One of the hardest things for human beings to do is to fake randomness. Our minds tend so strongly towards order that want to impose it, even when it’s not wanted. So if you watched the pavers being laid, you would see that the workers are constantly backing up a few pavers and laying them down in a new order. That’s because they’ve fallen unconsciously into a pattern in laying the bricks and have to rearrange the pavers to create at least a look of randomness.
The difficulty in maintaining randomness doesn’t affect just the pavers at CityWalk. Statisticians use studies of “real” randomness to detect “fake” randomness. A typical study of this type is Geoffrey C. Berresford (2002), The College Mathematics Journal, 33(5), 391-394. The article abstract states, “If you ask people to make up random sequences of H[ead]s and T[ail]s, they will fail; our brains have so much structure that they cannot produce chaos. Here is how to tell real randomness from the fake, human-created, kind.”

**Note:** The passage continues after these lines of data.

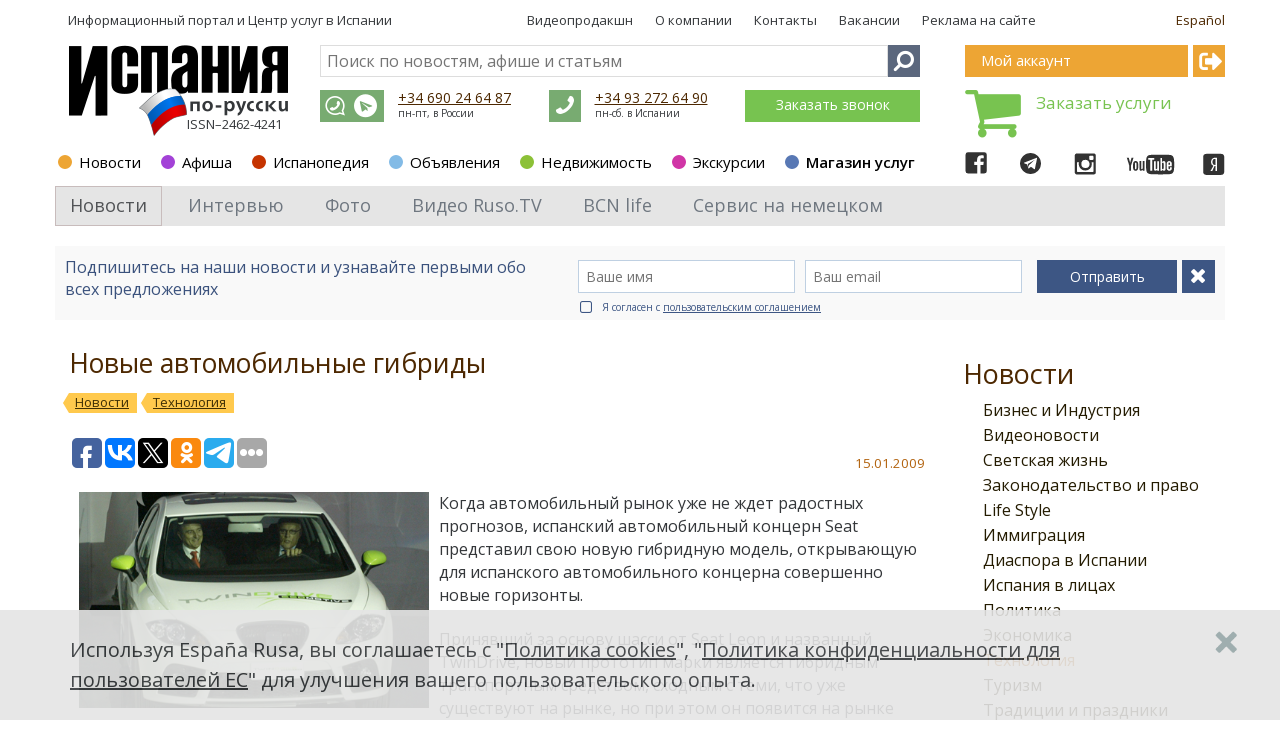

--- FILE ---
content_type: text/html; charset=utf-8
request_url: https://www.google.com/recaptcha/api2/aframe
body_size: 267
content:
<!DOCTYPE HTML><html><head><meta http-equiv="content-type" content="text/html; charset=UTF-8"></head><body><script nonce="7u6ujQYh5TqE4rcuEk8Hbg">/** Anti-fraud and anti-abuse applications only. See google.com/recaptcha */ try{var clients={'sodar':'https://pagead2.googlesyndication.com/pagead/sodar?'};window.addEventListener("message",function(a){try{if(a.source===window.parent){var b=JSON.parse(a.data);var c=clients[b['id']];if(c){var d=document.createElement('img');d.src=c+b['params']+'&rc='+(localStorage.getItem("rc::a")?sessionStorage.getItem("rc::b"):"");window.document.body.appendChild(d);sessionStorage.setItem("rc::e",parseInt(sessionStorage.getItem("rc::e")||0)+1);localStorage.setItem("rc::h",'1770057449355');}}}catch(b){}});window.parent.postMessage("_grecaptcha_ready", "*");}catch(b){}</script></body></html>

--- FILE ---
content_type: application/javascript;charset=utf-8
request_url: https://w.uptolike.com/widgets/v1/version.js?cb=cb__utl_cb_share_1770057447188475
body_size: 396
content:
cb__utl_cb_share_1770057447188475('1ea92d09c43527572b24fe052f11127b');

--- FILE ---
content_type: application/javascript;charset=utf-8
request_url: https://w.uptolike.com/widgets/v1/widgets-batch.js?params=JTVCJTdCJTIycGlkJTIyJTNBJTIyMTc5MDg4NiUyMiUyQyUyMnVybCUyMiUzQSUyMmh0dHBzJTNBJTJGJTJGZXNwYW5hcnVzYS5jb20lMkZydSUyRm5ld3MlMkZhcnRpY2xlJTJGODM0OCUyMiU3RCU1RA==&mode=0&callback=callback__utl_cb_share_1770057447930138
body_size: 391
content:
callback__utl_cb_share_1770057447930138([{
    "pid": "1790886",
    "subId": 0,
    "initialCounts": {"fb":0,"tw":0,"tb":0,"ok":0,"vk":0,"ps":0,"gp":0,"mr":0,"lj":0,"li":0,"sp":0,"su":0,"ms":0,"fs":0,"bl":0,"dg":0,"sb":0,"bd":0,"rb":0,"ip":0,"ev":0,"bm":0,"em":0,"pr":0,"vd":0,"dl":0,"pn":0,"my":0,"ln":0,"in":0,"yt":0,"rss":0,"oi":0,"fk":0,"fm":0,"li":0,"sc":0,"st":0,"vm":0,"wm":0,"4s":0,"gg":0,"dd":0,"ya":0,"gt":0,"wh":0,"4t":0,"ul":0,"vb":0,"tm":0},
    "forceUpdate": ["fb","ok","vk","ps","gp","mr","my"],
    "extMet": false,
    "url": "https%3A%2F%2Fespanarusa.com%2Fru%2Fnews%2Farticle%2F8348",
    "urlWithToken": "https%3A%2F%2Fespanarusa.com%2Fru%2Fnews%2Farticle%2F8348%3F_utl_t%3DXX",
    "intScr" : false,
    "intId" : 0,
    "exclExt": false
}
])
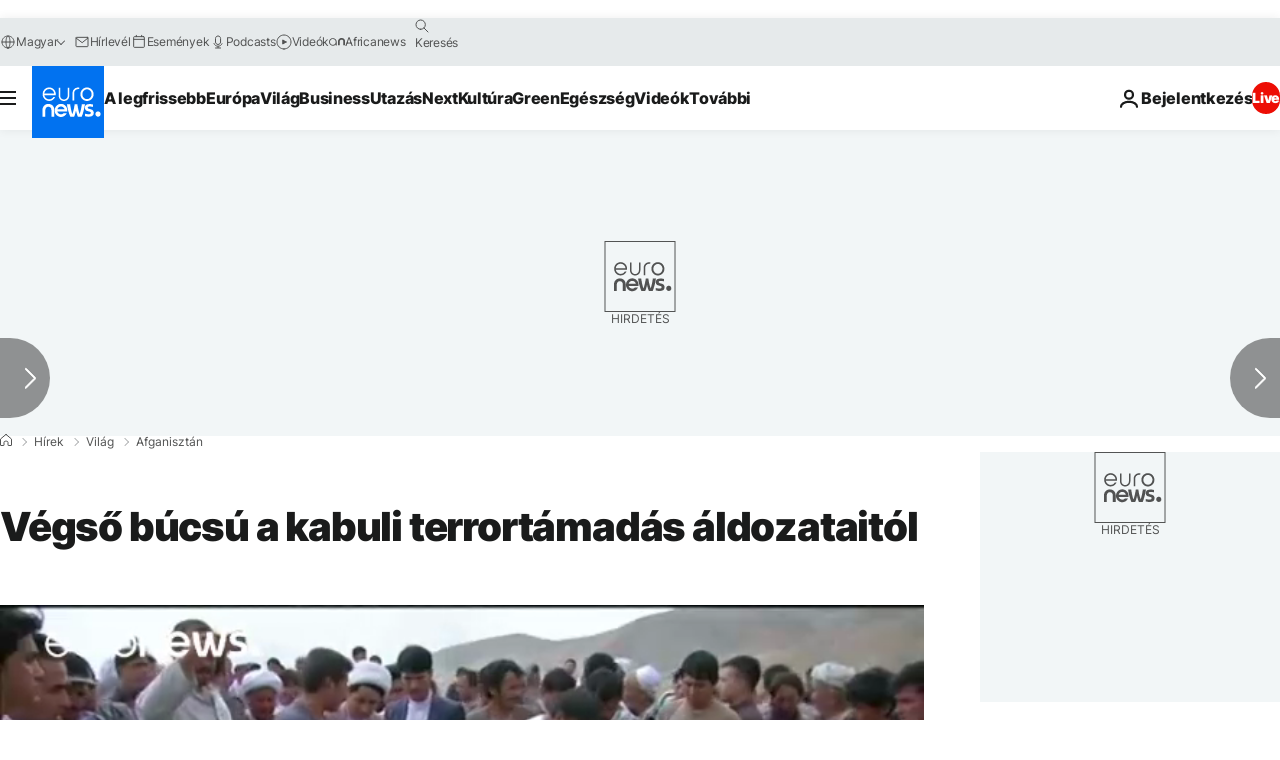

--- FILE ---
content_type: application/javascript
request_url: https://ml314.com/utsync.ashx?pub=&adv=&et=0&eid=84280&ct=js&pi=&fp=&clid=&if=0&ps=&cl=&mlt=&data=&&cp=https%3A%2F%2Fhu.euronews.com%2F2016%2F07%2F25%2Fvegso-bucsu-a-kabuli-terrortamadas-aldozataitol&pv=1769445468993_e7q5wa506&bl=en-us@posix&cb=1359596&return=&ht=&d=&dc=&si=1769445468993_e7q5wa506&cid=&s=1280x720&rp=&v=2.8.0.252
body_size: 666
content:
_ml.setFPI('3658581742069481474');_ml.syncCallback({"es":true,"ds":true});_ml.processTag({ url: 'https://dpm.demdex.net/ibs:dpid=22052&dpuuid=3658581742069481474&redir=', type: 'img' });
_ml.processTag({ url: 'https://idsync.rlcdn.com/395886.gif?partner_uid=3658581742069481474', type: 'img' });
_ml.processTag({ url: 'https://match.adsrvr.org/track/cmf/generic?ttd_pid=d0tro1j&ttd_tpi=1', type: 'img' });
_ml.processTag({ url: 'https://ps.eyeota.net/pixel?pid=r8hrb20&t=gif', type: 'img' });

I have to admit not reading this, or any other, study of randomness—I simply don’t have the math to understand them. I have read some of Nate Silver’s work on my favorite blog, fivethirtyeight.com, and the comments on his work, so I can at least say that most of the experts seem to agree that it’s statistically valid to tell fake results from real ones through analyzing their approach to randomness.
So, it turns out that faking sincerity may not be the ultimate test, maybe it’s even harder to fake randomness—even in laying pavers.